start

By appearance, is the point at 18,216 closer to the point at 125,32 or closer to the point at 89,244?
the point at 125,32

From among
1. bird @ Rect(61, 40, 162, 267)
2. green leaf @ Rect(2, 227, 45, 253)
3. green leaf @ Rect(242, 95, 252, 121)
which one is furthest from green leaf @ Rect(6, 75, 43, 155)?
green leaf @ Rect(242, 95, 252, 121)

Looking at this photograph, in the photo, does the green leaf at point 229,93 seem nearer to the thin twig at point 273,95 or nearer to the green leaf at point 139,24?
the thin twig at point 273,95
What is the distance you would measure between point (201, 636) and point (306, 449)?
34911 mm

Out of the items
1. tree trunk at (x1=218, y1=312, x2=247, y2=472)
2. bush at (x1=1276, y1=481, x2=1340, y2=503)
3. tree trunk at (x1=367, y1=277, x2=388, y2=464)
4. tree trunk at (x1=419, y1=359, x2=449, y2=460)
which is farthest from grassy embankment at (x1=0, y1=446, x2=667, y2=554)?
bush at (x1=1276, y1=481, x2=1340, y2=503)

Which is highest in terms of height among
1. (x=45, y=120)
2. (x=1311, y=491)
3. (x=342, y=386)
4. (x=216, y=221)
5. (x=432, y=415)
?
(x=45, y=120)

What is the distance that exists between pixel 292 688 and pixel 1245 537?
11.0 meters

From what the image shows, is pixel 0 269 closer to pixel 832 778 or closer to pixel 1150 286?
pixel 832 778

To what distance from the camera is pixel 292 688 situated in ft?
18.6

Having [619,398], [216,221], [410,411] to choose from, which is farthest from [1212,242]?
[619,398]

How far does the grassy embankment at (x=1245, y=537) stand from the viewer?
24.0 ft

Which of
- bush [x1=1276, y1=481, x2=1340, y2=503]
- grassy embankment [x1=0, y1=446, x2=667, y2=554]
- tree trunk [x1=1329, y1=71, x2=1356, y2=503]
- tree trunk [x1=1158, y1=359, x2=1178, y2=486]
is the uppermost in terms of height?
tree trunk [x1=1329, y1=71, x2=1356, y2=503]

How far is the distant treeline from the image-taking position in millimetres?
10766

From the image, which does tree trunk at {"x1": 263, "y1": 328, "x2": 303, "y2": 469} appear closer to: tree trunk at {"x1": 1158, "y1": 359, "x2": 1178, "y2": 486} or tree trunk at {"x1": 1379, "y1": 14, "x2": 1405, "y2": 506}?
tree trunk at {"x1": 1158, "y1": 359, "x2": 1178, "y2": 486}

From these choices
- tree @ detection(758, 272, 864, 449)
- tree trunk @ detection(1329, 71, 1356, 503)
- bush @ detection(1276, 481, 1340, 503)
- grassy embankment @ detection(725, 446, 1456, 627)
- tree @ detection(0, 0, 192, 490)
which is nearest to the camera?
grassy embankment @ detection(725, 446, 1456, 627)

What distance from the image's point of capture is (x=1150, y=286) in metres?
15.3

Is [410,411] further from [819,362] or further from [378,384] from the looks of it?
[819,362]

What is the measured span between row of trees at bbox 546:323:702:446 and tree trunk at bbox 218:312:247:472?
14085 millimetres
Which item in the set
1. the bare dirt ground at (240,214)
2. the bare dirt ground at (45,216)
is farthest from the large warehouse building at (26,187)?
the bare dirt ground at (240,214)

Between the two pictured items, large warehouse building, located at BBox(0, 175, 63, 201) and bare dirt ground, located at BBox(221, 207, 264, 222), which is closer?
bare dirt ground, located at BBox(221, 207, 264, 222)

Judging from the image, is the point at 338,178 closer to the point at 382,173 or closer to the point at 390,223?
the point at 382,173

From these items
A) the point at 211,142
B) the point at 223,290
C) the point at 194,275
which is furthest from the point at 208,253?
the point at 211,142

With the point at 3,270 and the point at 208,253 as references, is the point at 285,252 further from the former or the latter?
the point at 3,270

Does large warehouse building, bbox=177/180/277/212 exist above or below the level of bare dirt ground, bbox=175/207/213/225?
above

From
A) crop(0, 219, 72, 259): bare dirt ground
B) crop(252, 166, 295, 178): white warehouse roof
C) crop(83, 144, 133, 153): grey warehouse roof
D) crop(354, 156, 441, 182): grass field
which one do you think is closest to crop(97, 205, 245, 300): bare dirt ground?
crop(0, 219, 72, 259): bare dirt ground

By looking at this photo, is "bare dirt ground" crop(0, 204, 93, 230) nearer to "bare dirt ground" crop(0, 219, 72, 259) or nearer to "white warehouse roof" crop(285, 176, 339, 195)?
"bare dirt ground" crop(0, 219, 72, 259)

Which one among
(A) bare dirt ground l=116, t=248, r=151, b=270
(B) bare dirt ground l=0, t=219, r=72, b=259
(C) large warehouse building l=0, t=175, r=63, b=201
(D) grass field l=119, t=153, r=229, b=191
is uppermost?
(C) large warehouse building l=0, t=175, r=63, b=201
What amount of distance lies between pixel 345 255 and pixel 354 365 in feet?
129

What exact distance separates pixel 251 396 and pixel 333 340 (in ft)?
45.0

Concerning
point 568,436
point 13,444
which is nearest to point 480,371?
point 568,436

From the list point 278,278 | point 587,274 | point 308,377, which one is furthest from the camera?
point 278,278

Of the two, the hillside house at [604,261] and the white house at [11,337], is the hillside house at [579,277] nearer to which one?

end

* **DIRECTIONS**
Can you quote exactly the lines from the one containing "Which item in the set" through the last line of the records above, and nothing else?

* **ANSWER BELOW**
Which item in the set
1. the bare dirt ground at (240,214)
2. the bare dirt ground at (45,216)
is farthest from the large warehouse building at (26,187)?
the bare dirt ground at (240,214)

Between the two pictured items, large warehouse building, located at BBox(0, 175, 63, 201) and bare dirt ground, located at BBox(221, 207, 264, 222), which is closer?
bare dirt ground, located at BBox(221, 207, 264, 222)

Judging from the image, is the point at 338,178 closer to the point at 382,173 or closer to the point at 390,223?
the point at 382,173

From these items
A) the point at 211,142
B) the point at 223,290
C) the point at 194,275
which is furthest from the point at 208,253?
the point at 211,142

With the point at 3,270 and the point at 208,253 as references, is the point at 285,252 further from the former or the latter?
the point at 3,270

Does large warehouse building, bbox=177/180/277/212 exist above or below the level of bare dirt ground, bbox=175/207/213/225?
above

From
A) crop(0, 219, 72, 259): bare dirt ground
B) crop(252, 166, 295, 178): white warehouse roof
C) crop(83, 144, 133, 153): grey warehouse roof
D) crop(354, 156, 441, 182): grass field
which one do you think is closest to crop(97, 205, 245, 300): bare dirt ground?
crop(0, 219, 72, 259): bare dirt ground

By looking at this photo, is "bare dirt ground" crop(0, 204, 93, 230) nearer to "bare dirt ground" crop(0, 219, 72, 259) or nearer to "white warehouse roof" crop(285, 176, 339, 195)?
"bare dirt ground" crop(0, 219, 72, 259)

Which one among
(A) bare dirt ground l=116, t=248, r=151, b=270
(B) bare dirt ground l=0, t=219, r=72, b=259
(C) large warehouse building l=0, t=175, r=63, b=201
(D) grass field l=119, t=153, r=229, b=191
is uppermost?
(C) large warehouse building l=0, t=175, r=63, b=201
What amount of distance lies between pixel 345 255 and pixel 354 365 in feet?
129

What exact distance separates pixel 251 396 and pixel 333 340 (in ft)?
45.0

Concerning
point 568,436
point 13,444
which is nearest to point 480,371?
point 568,436

From the list point 278,278 | point 587,274 | point 308,377, which one is furthest from the camera?
point 278,278

Of the two, the hillside house at [604,261] and the white house at [11,337], is the hillside house at [579,277] nearer to which one?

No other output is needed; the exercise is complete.